As we have also noted recently, the balance sheet run of or quantitative tightening is also equivalent to rate hikes. Indeed, the Wu-Xia Shadow Fed Funds rate, which is an estimate of the funds rate adjusted for the impact of QE (when rates are at the zero bound) has already increased from -2% to -1.1% (chart 2). That is already equal to at least 3 rate hikes and is a plausible explanation why liquidity beneficiaries and hyper-speculative assets have already corrected sharply. In the 2018 cycle, the impact of QT was probably equal to around 300 basis points of tightening on top of the actual increase in the funds rate. As we noted above, inflation pressure is considerably more persistent in this episode, even if goods price inflation is likely to ease over the coming months.



For markets, the risk is that the Fed might be forced to hike rates and tighten financial conditions by more than what is already priced in December Eurodollar markets.
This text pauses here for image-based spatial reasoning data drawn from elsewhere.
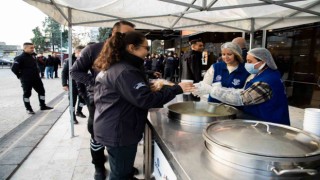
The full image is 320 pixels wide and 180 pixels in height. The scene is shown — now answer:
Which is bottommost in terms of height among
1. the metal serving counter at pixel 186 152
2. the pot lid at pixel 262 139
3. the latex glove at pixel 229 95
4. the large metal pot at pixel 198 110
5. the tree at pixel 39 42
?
the metal serving counter at pixel 186 152

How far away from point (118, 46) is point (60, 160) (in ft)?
7.92

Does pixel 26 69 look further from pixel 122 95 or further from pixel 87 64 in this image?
pixel 122 95

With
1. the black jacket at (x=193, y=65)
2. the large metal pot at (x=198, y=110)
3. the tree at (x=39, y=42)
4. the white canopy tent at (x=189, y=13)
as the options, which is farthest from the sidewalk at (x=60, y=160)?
the tree at (x=39, y=42)

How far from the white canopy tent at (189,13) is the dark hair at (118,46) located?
1581 millimetres

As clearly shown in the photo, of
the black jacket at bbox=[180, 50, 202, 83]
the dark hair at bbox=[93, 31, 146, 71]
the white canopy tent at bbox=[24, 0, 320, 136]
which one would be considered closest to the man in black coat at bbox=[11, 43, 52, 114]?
the white canopy tent at bbox=[24, 0, 320, 136]

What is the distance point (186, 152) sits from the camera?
4.34 ft

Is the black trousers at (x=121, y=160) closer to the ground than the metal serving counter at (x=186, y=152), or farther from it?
closer to the ground

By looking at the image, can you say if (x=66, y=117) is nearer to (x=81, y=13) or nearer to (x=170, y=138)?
(x=81, y=13)

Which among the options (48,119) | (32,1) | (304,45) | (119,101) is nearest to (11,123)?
(48,119)

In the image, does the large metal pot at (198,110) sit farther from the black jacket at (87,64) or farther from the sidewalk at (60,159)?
the sidewalk at (60,159)

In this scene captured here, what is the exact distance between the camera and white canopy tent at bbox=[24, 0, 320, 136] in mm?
3407

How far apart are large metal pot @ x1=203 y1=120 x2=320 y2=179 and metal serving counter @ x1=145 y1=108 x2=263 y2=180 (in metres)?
0.06

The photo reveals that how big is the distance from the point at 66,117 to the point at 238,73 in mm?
4757

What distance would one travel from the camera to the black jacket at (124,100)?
1.65 meters
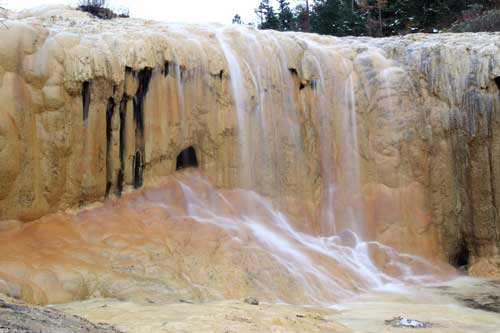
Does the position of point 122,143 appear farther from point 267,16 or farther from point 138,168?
point 267,16

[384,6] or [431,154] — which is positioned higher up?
[384,6]

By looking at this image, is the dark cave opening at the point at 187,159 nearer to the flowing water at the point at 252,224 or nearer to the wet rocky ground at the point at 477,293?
the flowing water at the point at 252,224

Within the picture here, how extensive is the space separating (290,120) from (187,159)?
8.31ft

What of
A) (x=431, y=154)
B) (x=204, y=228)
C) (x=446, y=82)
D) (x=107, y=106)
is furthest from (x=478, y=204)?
(x=107, y=106)

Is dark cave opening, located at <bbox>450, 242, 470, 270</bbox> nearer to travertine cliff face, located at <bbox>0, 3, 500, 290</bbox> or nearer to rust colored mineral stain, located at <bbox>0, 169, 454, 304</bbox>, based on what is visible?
travertine cliff face, located at <bbox>0, 3, 500, 290</bbox>

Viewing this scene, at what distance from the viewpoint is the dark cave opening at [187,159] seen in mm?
12229

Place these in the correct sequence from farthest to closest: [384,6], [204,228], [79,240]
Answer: [384,6] → [204,228] → [79,240]

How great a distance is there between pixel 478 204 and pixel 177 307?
26.1 ft

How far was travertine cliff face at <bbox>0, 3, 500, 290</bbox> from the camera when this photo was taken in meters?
10.9

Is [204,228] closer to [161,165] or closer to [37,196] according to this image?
[161,165]

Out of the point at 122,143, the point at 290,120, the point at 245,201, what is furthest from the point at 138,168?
the point at 290,120

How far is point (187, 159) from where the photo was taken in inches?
486

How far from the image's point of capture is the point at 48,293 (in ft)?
28.0

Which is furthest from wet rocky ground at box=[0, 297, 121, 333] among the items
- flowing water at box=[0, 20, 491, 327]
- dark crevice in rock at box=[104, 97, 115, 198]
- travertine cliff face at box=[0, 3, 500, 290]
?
dark crevice in rock at box=[104, 97, 115, 198]
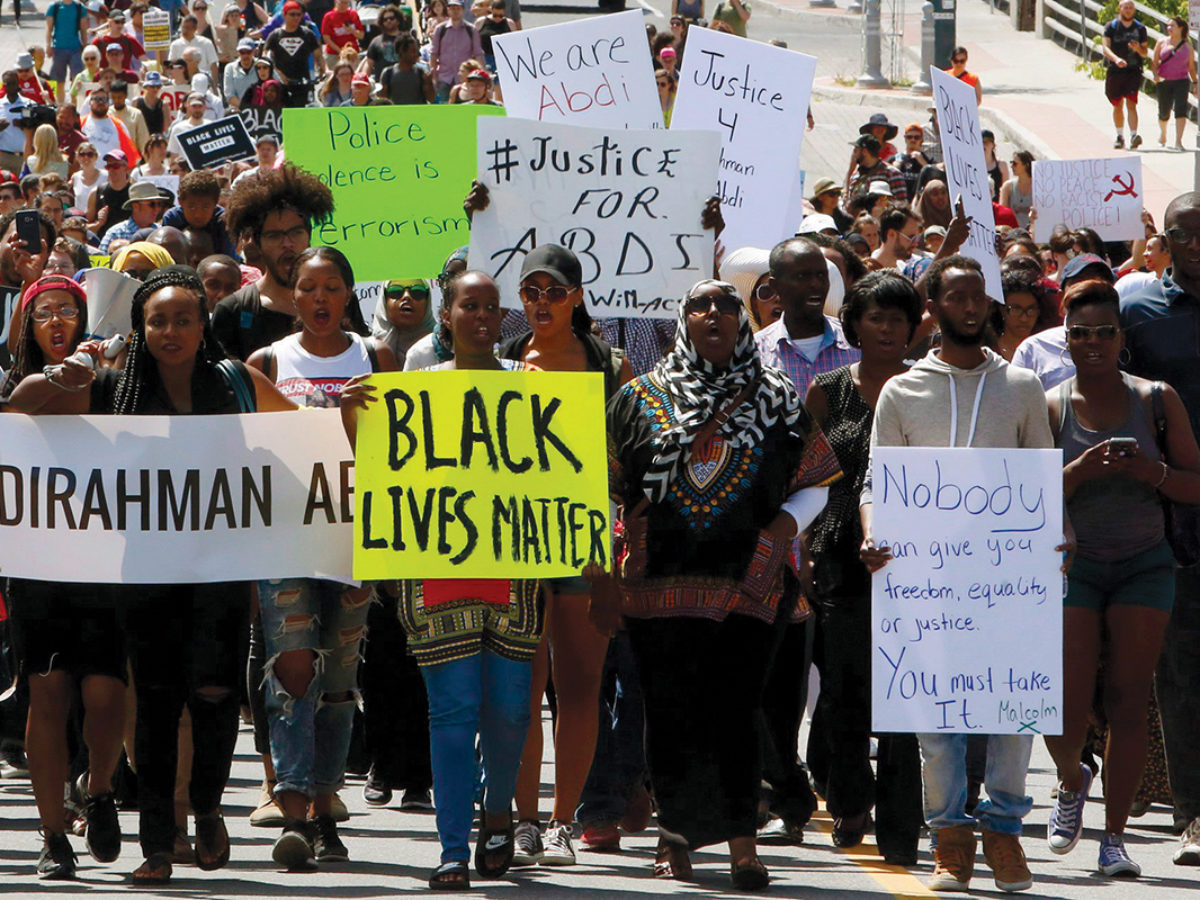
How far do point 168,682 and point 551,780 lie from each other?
2545 millimetres

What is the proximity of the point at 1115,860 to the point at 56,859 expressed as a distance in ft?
10.8

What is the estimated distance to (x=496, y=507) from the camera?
6.86 meters

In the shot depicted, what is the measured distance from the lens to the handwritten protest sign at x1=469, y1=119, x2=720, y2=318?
8.80m

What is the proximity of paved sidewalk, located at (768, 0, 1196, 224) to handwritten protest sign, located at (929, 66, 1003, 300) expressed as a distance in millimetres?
12671

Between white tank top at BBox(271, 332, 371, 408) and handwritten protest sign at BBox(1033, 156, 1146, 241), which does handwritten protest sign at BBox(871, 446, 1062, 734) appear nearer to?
white tank top at BBox(271, 332, 371, 408)

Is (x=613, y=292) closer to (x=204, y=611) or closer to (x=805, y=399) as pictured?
(x=805, y=399)

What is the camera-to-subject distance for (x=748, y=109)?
11.0m

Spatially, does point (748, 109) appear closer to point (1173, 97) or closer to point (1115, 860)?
point (1115, 860)

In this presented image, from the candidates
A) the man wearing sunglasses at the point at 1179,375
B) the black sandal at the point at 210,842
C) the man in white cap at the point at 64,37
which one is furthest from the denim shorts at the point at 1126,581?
the man in white cap at the point at 64,37

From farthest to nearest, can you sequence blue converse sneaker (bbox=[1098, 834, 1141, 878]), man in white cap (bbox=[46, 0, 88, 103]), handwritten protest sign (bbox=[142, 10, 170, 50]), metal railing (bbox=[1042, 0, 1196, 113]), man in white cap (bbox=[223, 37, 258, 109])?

In addition, the rate of change in financial conditions is consistent with a deceleration in growth and profits over the coming months (chart 3). While equities can still trade well into the early phase of tightening, our sense is that conditions will remain challenging for levered and expensive entities. This has become a more widely appreciated consensus belief. However, valuations remain heroic in many of these names. In contrast, we prefer companies with high free cash flow, low balance sheet leverage and sustainable dividend growth.